◆ WORK ITEM
Reproduce the entries exactly, beginning with the line containing "interacting: 8%" and ending with their last line, both included.

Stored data
####################
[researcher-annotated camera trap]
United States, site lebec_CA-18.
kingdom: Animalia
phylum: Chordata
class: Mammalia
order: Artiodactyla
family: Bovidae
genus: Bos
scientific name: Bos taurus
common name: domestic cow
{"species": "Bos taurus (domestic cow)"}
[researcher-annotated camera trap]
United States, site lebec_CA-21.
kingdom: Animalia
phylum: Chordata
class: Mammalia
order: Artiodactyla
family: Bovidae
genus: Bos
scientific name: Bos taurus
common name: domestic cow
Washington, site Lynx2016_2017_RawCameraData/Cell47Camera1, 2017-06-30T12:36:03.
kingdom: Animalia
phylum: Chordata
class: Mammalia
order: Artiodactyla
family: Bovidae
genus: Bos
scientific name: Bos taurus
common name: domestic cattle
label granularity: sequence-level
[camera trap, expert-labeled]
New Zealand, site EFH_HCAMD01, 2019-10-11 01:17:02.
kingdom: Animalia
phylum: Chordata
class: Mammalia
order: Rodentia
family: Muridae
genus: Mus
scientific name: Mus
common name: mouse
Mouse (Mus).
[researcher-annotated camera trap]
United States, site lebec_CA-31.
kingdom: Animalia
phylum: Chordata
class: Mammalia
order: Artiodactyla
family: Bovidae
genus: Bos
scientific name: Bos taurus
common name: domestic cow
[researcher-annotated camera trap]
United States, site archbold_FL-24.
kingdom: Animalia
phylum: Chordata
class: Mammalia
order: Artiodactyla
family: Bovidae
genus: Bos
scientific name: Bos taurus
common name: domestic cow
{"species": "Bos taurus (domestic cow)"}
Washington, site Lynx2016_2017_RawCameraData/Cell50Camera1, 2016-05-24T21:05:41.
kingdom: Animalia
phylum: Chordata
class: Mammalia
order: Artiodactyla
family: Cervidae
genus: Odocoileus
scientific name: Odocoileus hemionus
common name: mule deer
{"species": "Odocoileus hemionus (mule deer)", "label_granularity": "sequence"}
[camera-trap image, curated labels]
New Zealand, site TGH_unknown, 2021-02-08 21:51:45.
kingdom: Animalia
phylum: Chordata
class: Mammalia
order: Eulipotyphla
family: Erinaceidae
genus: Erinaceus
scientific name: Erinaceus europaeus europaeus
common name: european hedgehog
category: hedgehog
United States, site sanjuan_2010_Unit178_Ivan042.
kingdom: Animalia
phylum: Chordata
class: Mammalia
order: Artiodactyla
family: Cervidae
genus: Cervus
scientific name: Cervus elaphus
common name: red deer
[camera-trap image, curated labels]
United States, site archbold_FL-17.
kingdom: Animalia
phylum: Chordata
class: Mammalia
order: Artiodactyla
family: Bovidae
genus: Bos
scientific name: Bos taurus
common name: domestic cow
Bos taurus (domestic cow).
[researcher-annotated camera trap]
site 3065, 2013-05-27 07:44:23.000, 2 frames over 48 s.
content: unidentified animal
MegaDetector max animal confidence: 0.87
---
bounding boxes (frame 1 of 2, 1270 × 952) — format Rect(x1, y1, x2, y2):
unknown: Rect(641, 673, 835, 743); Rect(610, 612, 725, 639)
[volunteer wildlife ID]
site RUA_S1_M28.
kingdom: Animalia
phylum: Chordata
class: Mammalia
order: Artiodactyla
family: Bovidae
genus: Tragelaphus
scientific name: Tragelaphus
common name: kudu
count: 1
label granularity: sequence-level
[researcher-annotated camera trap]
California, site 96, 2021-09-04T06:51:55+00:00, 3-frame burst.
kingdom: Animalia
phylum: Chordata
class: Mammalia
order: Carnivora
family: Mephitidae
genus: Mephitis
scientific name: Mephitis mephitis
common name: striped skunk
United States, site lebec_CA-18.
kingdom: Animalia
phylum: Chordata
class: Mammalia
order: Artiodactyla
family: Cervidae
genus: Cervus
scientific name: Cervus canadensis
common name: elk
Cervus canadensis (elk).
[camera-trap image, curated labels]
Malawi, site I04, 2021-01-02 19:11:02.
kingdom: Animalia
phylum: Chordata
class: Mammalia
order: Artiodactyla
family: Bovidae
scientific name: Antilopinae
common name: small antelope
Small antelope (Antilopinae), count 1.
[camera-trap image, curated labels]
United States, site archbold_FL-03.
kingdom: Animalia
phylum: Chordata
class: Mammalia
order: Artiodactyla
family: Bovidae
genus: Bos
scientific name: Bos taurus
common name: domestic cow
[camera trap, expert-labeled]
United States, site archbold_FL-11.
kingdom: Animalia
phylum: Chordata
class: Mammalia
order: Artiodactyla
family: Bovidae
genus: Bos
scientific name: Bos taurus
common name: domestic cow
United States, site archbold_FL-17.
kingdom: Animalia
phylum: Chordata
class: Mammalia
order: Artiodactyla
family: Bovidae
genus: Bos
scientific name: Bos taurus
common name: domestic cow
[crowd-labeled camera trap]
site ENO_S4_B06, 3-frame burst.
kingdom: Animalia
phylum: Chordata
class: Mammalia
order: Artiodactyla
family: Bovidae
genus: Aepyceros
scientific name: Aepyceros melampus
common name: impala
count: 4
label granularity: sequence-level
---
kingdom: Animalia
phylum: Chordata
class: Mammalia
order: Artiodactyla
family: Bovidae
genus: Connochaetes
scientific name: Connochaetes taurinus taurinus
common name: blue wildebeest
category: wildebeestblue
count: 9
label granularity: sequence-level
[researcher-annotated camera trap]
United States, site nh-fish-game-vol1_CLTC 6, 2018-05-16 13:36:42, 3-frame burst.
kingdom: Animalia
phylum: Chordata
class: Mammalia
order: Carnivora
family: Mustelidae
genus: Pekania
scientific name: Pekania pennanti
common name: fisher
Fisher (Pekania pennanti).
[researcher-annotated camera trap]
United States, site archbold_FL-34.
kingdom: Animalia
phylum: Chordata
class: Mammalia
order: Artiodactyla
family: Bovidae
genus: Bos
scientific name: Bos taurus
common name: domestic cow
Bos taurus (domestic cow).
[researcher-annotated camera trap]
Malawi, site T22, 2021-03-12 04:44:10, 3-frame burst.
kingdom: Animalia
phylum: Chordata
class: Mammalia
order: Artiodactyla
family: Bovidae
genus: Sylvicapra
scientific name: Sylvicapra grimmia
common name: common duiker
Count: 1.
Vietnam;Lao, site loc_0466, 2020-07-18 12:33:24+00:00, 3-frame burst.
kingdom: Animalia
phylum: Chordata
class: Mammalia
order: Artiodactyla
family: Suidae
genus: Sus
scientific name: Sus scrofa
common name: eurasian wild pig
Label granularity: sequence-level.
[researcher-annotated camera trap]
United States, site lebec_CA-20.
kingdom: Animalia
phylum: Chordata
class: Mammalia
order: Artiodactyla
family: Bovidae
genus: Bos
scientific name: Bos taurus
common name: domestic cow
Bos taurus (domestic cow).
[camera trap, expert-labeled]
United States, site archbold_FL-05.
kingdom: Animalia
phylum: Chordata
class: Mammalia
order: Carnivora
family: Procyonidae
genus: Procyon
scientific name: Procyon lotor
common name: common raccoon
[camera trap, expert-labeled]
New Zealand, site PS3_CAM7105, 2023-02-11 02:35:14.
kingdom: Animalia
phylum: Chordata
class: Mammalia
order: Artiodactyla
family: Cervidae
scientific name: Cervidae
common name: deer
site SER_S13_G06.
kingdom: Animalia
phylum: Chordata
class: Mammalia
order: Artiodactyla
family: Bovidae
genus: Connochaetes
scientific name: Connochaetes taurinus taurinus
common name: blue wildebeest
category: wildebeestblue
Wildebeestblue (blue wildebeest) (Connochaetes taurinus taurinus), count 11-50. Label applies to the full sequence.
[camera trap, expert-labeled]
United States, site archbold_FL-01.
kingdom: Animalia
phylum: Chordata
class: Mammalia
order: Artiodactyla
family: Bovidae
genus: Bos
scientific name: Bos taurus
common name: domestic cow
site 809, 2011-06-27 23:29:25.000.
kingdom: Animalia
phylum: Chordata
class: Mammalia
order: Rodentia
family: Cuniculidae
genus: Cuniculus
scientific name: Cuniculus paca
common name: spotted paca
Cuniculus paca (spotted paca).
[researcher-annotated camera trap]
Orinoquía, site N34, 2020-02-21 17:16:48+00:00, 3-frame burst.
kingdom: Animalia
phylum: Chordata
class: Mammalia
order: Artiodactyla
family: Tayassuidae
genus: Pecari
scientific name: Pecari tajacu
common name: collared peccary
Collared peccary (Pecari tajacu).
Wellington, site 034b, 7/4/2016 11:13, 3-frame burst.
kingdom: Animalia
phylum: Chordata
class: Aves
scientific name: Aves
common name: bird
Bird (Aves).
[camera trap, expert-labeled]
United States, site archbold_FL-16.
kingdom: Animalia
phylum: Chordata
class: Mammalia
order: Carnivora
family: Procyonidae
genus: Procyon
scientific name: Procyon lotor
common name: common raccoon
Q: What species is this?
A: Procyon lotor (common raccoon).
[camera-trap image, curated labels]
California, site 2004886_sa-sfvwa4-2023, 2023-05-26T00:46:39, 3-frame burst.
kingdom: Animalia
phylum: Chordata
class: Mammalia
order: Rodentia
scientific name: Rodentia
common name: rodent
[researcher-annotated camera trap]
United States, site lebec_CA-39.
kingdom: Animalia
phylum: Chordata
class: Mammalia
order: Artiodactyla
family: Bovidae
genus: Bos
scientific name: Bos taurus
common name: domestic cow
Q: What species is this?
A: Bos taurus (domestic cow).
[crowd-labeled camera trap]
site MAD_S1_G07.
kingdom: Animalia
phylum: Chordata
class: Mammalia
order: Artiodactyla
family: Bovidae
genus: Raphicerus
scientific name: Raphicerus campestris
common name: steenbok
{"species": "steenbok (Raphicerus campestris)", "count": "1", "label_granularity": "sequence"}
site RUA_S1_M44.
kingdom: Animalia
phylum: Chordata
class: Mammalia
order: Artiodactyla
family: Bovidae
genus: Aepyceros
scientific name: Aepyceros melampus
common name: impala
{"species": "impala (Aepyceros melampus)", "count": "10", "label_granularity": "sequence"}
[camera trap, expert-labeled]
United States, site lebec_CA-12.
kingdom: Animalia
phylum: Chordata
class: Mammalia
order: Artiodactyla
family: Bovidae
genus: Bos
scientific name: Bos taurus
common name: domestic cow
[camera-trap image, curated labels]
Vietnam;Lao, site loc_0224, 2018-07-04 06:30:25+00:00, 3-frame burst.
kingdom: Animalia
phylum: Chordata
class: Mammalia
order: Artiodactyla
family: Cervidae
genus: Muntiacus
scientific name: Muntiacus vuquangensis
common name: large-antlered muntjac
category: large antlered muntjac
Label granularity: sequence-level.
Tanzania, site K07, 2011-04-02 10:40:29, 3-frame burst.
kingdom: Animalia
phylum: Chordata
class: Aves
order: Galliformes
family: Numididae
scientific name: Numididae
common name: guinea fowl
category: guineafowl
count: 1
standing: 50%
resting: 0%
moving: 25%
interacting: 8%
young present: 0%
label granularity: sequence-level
####################
◆ OUTPUT OF THE EXERCISE
interacting: 8%
young present: 0%
label granularity: sequence-level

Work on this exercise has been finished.